Despite the tariff-induced disruptions, global trade continued to expand. With most WTO members maintaining regular trade relations, supply chains have realigned toward areas of stronger demand. As a result, South-South trade expanded by 8% year-on-year in value terms during the first half of 2025, outpacing the 6% growth in overall world trade. Rough estimates further suggest that South-South trade excluding China grew even faster, at about 9%.

 As per the report, Asia and Africa are expected to register the fastest export growth this year, whereas Europe’s exports are likely to slow and North America’s to fall. In 2026, all regions are projected to see softer import performance.

Meanwhile, global services trade continues to outpace goods trade.

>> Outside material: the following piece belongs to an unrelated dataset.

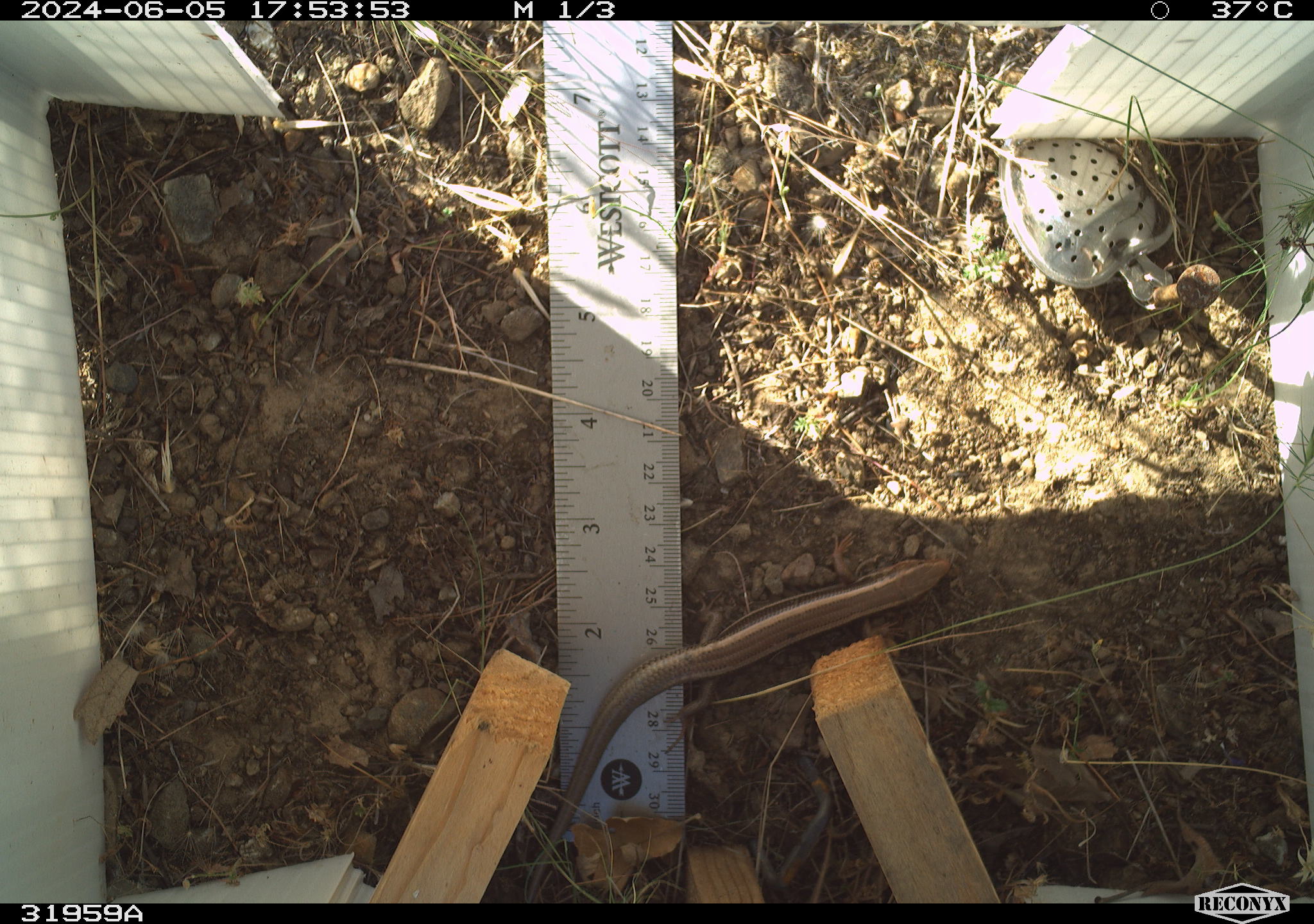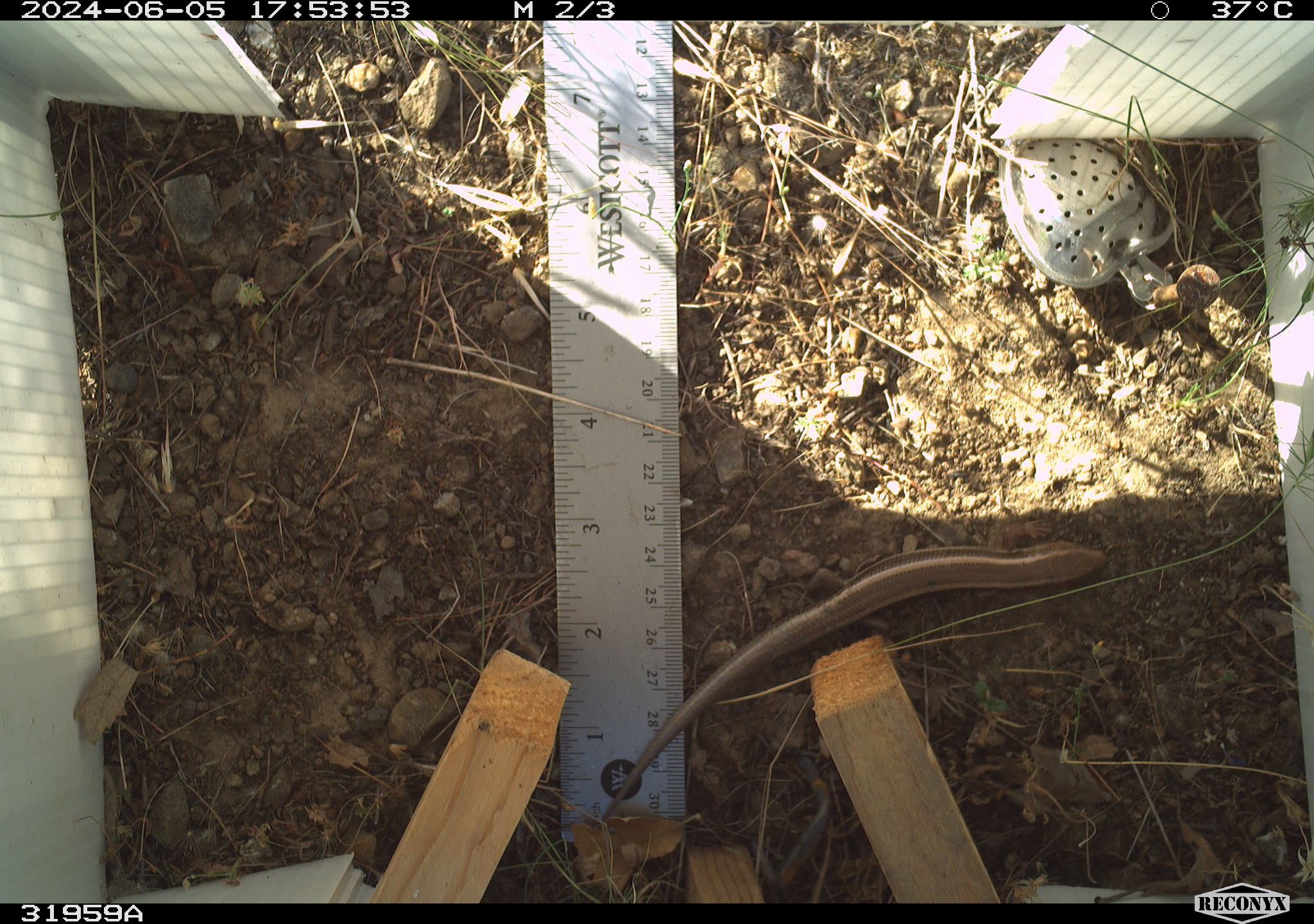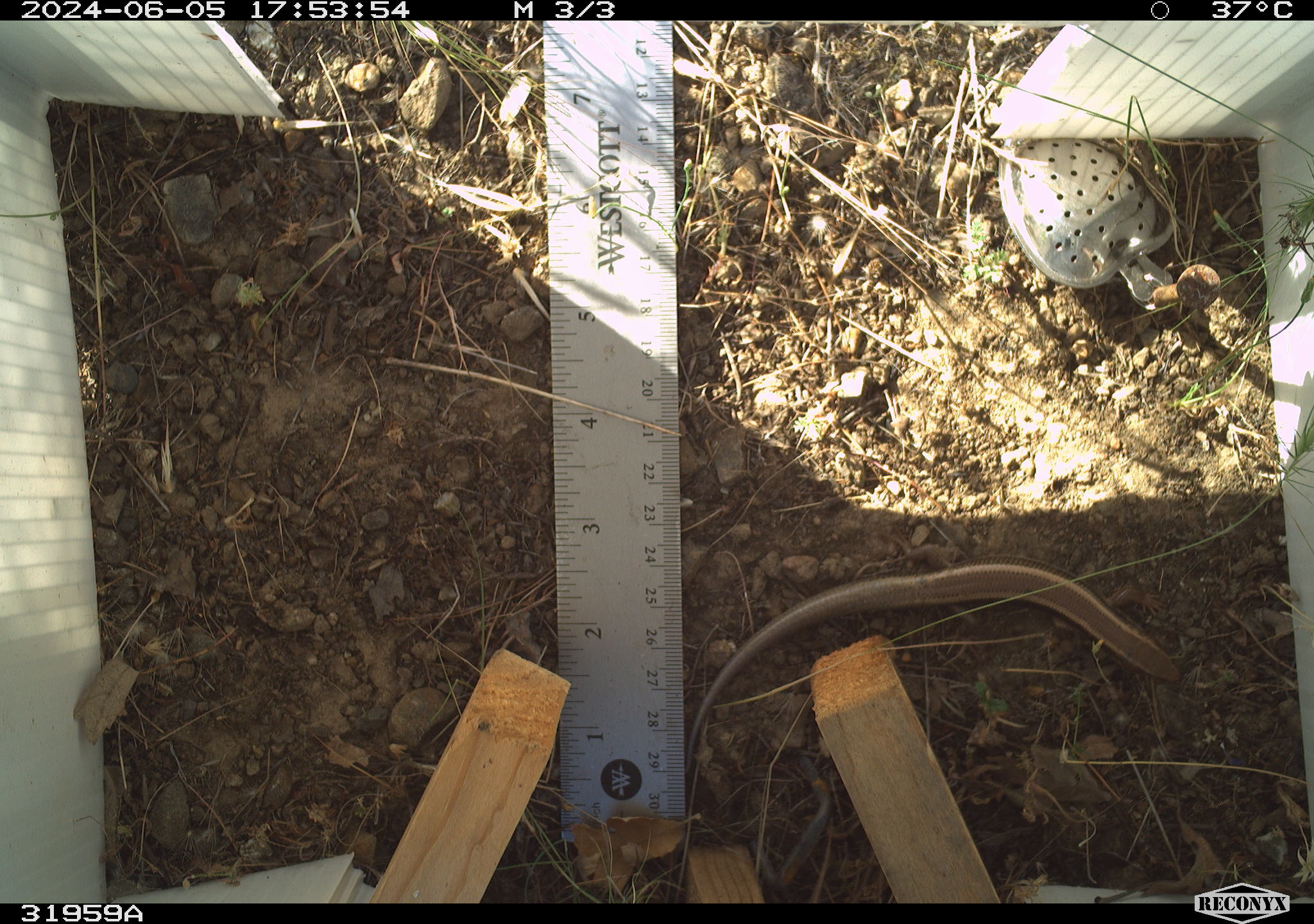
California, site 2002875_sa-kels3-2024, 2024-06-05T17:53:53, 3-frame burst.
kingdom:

The WTO projects 4.6% growth in services trade in 2025, up slightly from the April estimate but still below the beginning-of-year forecast. 

Services export growth, which stood at 6.8% in 2024, is expected to ease to 4.6% in 2025 and 4.4% in 2026. Although services trade is not directly affected by tariffs, it feels the impact indirectly through slower GDP growth and weaker demand for transport and tourism. 

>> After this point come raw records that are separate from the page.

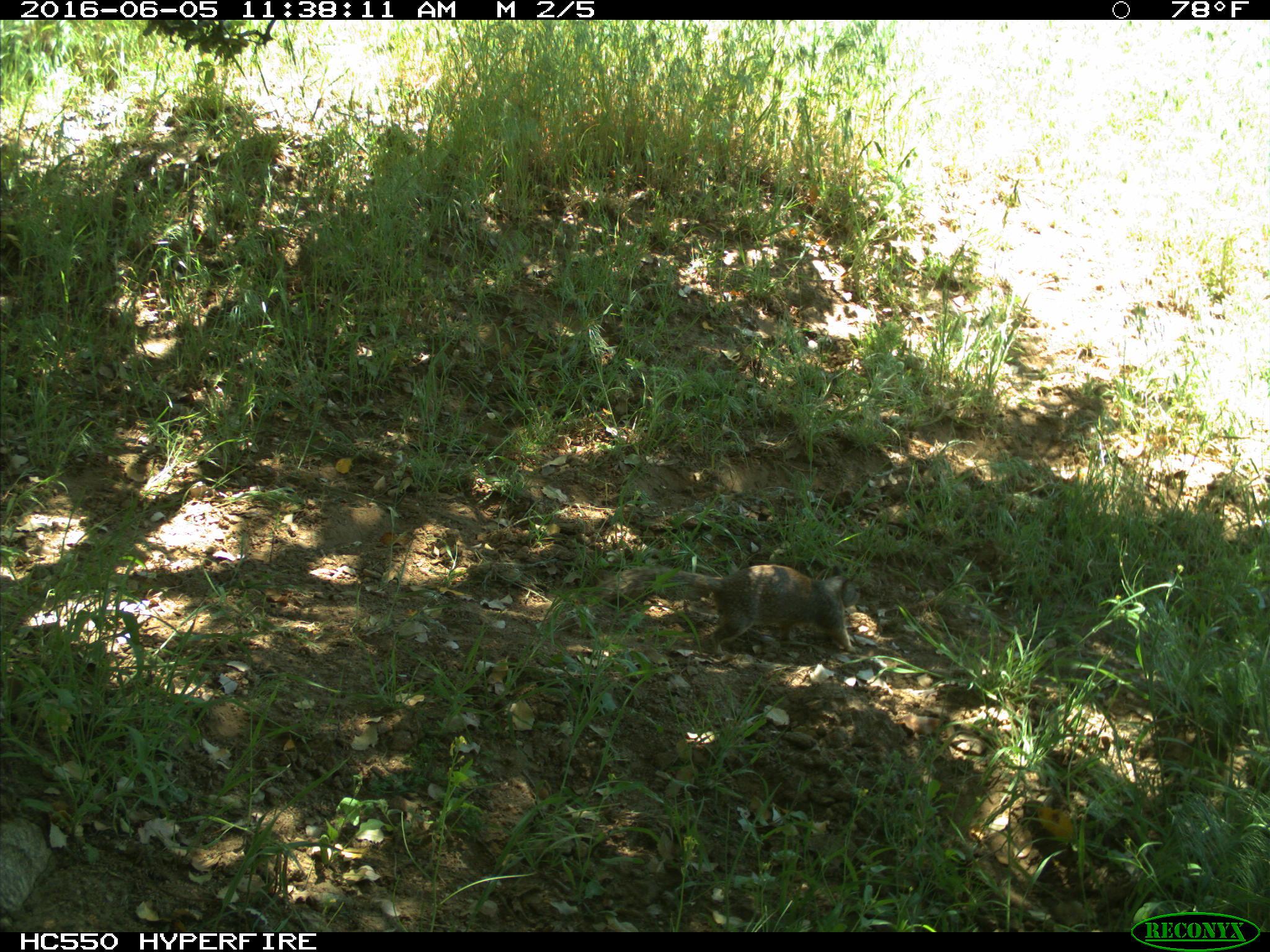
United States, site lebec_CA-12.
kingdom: Animalia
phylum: Chordata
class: Mammalia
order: Rodentia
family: Sciuridae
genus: Otospermophilus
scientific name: Otospermophilus beecheyi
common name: california ground squirrel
Otospermophilus beecheyi (california ground squirrel).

The WTO noted that AI is also influencing this sector, fuelling rising demand for computer services. According to the WTO report, trade growth extended across the digital value chain, from raw silicon and specialty gases to devices supporting cloud platforms and AI applications. The report highlighted that Asia’s exports, particularly in AI-related products, were especially strong, reflecting the global surge in investment in this sector.

The report added that Europe is expected to lead services export growth in 2025, followed by Asia, the Middle East, and the Commonwealth of Independent States (CIS).

The WTO further forecasts a slight moderation in global GDP growth, easing from 2.7% in 2025 to 2.6% in 2026.

India’s trade momentum gains pace amid strong export performance

According to World Bank data, global exports grew at 2.5% in 2024, while India’s exports expanded by 7.1%, outpacing the world and underscoring the country’s rising prominence in international trade. 

The export-to-GDP ratio in India has also increased, from 19.8% in 2015 to 21.2% in 2024, reflecting the growing significance of exports in the national economy.

India’s trade momentum continued into the first five months of FY 2025–26, with total exports (merchandise and services combined) rising 5.19% during April–August 2025 compared to the same period in 2024. The total export value for April–August 2025 reached US$ 346.10 billion, up from US$ 329.03 billion in April–August 2024. Of this, merchandise exports accounted for 53.09%, while services exports made up 46.91%. Month-on-month growth was also notable, with exports in August 2025 up 4.77% compared to August 2024.

Recognizing this positive trajectory, the government has set an ambitious target of US$ 1 trillion in exports for FY 2025–26, of which 34.61% has already been achieved in the first five months.

Fuelled by government reforms, digital transformation, and entrepreneurial dynamism, India’s export sector is entering a new era of possibilities. It is increasingly capturing global attention and reinforcing the vision of Atmanirbhar Bharat on the international stage, positioning the country as a key player in global trade.


Read more: 

AI goods and frontloading lift world trade in 2025

Export Surge: India Steps Up on Global Stage


FAQ:

What is the WTO’s forecast for global merchandise trade in 2025?

The WTO has raised its forecast to 2.4%, up from 0.9% projected in August 2025, reflecting stronger-than-expected trade in the first half of the year.

What factors are driving global trade growth in 2025?

Key drivers include AI-related product demand, front-loading of imports due to potential tariffs, and strong trade in South-South regions.

Which regions are leading export growth?

Asia and Africa are expected to see the fastest merchandise export growth, while South-South trade expanded 8% year-on-year.

How is services trade performing?

Global services trade continues to outpace goods, projected to grow 4.6% in 2025, supported by AI-driven demand for digital and computer services. AI-related products, including semiconductors, servers, and cloud infrastructure devices, contributed to 42% of global trade growth in the first half of 2025, despite representing only 15% of total trade.

Which regions are leading services export growth?

Europe is expected to lead services export growth, followed by Asia, the Middle East, and the CIS.